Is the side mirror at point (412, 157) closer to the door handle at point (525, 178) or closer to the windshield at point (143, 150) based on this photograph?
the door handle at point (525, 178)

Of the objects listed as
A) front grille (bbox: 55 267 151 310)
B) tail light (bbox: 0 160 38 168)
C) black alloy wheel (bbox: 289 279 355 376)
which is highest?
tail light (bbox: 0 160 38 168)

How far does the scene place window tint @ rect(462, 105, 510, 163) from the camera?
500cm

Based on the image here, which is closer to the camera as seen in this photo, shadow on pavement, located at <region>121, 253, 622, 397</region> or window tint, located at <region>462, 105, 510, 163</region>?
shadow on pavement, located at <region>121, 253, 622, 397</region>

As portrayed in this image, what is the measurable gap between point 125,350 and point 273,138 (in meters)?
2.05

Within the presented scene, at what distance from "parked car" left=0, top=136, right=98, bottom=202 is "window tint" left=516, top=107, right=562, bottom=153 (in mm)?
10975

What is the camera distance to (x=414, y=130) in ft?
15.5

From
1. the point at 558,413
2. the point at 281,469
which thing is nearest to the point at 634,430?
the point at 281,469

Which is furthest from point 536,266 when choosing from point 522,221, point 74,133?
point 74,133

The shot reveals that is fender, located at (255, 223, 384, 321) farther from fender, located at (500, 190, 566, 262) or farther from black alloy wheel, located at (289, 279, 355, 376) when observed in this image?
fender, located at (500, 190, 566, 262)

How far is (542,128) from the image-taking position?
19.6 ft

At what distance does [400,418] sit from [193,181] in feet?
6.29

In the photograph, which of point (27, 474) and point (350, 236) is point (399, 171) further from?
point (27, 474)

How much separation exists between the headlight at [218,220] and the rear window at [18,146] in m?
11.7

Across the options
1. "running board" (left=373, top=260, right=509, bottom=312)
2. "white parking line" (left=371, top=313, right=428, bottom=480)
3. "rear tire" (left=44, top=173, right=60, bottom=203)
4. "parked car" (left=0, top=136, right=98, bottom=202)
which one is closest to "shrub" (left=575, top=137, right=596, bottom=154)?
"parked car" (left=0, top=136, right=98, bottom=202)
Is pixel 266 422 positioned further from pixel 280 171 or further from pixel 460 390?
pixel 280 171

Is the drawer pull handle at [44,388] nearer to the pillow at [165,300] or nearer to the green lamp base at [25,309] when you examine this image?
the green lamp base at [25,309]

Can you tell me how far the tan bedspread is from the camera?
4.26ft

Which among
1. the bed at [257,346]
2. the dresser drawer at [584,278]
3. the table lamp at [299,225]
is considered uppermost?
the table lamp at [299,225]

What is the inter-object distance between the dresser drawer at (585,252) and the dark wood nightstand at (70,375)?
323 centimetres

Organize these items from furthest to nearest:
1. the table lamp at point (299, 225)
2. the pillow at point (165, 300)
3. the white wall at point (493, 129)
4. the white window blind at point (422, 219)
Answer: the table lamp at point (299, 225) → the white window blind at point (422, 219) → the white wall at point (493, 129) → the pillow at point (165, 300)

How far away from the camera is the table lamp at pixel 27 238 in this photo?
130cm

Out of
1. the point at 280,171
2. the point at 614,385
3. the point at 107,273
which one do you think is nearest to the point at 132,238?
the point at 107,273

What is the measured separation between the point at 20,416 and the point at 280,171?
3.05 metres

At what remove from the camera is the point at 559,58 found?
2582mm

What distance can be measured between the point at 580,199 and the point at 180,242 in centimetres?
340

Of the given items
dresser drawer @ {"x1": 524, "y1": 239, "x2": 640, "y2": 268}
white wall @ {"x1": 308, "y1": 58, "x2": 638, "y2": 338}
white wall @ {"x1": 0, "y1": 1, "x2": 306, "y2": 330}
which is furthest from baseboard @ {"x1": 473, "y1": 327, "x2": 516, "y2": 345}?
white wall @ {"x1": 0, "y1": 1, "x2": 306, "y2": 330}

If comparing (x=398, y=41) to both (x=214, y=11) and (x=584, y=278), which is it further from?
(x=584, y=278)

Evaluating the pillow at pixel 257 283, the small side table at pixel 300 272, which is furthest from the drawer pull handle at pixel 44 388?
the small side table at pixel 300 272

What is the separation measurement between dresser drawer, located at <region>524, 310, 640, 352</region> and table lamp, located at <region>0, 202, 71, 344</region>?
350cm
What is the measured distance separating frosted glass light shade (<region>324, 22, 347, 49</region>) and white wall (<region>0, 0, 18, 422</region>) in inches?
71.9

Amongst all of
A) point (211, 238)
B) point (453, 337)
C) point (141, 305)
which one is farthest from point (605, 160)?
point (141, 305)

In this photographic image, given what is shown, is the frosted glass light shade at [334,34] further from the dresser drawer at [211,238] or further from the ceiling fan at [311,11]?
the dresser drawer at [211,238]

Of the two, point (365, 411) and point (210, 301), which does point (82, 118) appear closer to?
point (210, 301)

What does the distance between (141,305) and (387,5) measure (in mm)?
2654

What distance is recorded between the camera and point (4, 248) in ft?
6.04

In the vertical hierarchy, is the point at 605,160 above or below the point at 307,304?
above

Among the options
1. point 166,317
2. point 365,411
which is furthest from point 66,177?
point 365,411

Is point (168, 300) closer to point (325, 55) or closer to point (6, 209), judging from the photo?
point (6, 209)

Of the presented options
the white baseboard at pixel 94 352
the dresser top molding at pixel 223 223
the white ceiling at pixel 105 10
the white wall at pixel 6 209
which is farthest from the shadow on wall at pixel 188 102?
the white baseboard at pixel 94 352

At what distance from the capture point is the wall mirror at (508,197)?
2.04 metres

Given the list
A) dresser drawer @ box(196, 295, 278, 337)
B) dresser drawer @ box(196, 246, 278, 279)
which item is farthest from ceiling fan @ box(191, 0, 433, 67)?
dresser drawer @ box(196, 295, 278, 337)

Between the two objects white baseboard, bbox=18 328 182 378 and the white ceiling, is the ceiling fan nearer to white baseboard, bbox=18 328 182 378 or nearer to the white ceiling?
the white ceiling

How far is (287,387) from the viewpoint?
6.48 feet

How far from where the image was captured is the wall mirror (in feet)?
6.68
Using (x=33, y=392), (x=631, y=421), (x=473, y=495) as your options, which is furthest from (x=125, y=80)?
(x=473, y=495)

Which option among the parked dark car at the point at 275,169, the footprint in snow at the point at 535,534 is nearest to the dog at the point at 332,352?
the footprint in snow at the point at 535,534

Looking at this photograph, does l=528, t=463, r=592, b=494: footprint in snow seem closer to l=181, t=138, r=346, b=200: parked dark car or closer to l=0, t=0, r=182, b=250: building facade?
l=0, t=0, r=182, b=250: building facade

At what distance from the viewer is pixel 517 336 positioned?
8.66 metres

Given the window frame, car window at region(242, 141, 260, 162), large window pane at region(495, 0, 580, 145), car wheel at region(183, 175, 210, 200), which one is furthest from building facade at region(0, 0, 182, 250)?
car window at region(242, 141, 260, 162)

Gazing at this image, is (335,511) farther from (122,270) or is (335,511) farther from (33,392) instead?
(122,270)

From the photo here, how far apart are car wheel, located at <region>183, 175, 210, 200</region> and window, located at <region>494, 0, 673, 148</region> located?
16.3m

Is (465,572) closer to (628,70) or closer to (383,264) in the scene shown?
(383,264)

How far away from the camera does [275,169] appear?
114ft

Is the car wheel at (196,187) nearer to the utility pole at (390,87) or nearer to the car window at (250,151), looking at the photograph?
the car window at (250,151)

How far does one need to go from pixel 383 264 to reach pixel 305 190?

● **DIRECTION**
Print the material above from the line containing "Of the presented options" through the line containing "8.66 metres", both included, reproducing each line without change.

● **THE COMPLETED TASK**
Of the presented options
the white baseboard at pixel 94 352
the dresser top molding at pixel 223 223
the white ceiling at pixel 105 10
the white wall at pixel 6 209
which is farthest from the shadow on wall at pixel 188 102?
the white baseboard at pixel 94 352

At what distance from the capture point is the wall mirror at (508,197)?
2.04 metres

Given the list
A) dresser drawer @ box(196, 295, 278, 337)
B) dresser drawer @ box(196, 246, 278, 279)
which item is farthest from ceiling fan @ box(191, 0, 433, 67)?
dresser drawer @ box(196, 295, 278, 337)

Between the two objects white baseboard, bbox=18 328 182 378 and the white ceiling, is the ceiling fan nearer to white baseboard, bbox=18 328 182 378 or nearer to the white ceiling?
the white ceiling

How far is (287,387) from the viewpoint?
6.48 feet

How far from where the image was captured is the wall mirror (in feet)?
6.68
Using (x=33, y=392), (x=631, y=421), (x=473, y=495) as your options, which is furthest from (x=125, y=80)?
(x=473, y=495)

Which option among the parked dark car at the point at 275,169, the footprint in snow at the point at 535,534 is nearest to the dog at the point at 332,352?
the footprint in snow at the point at 535,534

Looking at this photograph, does l=528, t=463, r=592, b=494: footprint in snow seem closer to l=181, t=138, r=346, b=200: parked dark car or closer to l=0, t=0, r=182, b=250: building facade?
l=0, t=0, r=182, b=250: building facade

At what distance from the viewer is pixel 517 336 positioned?
8.66 metres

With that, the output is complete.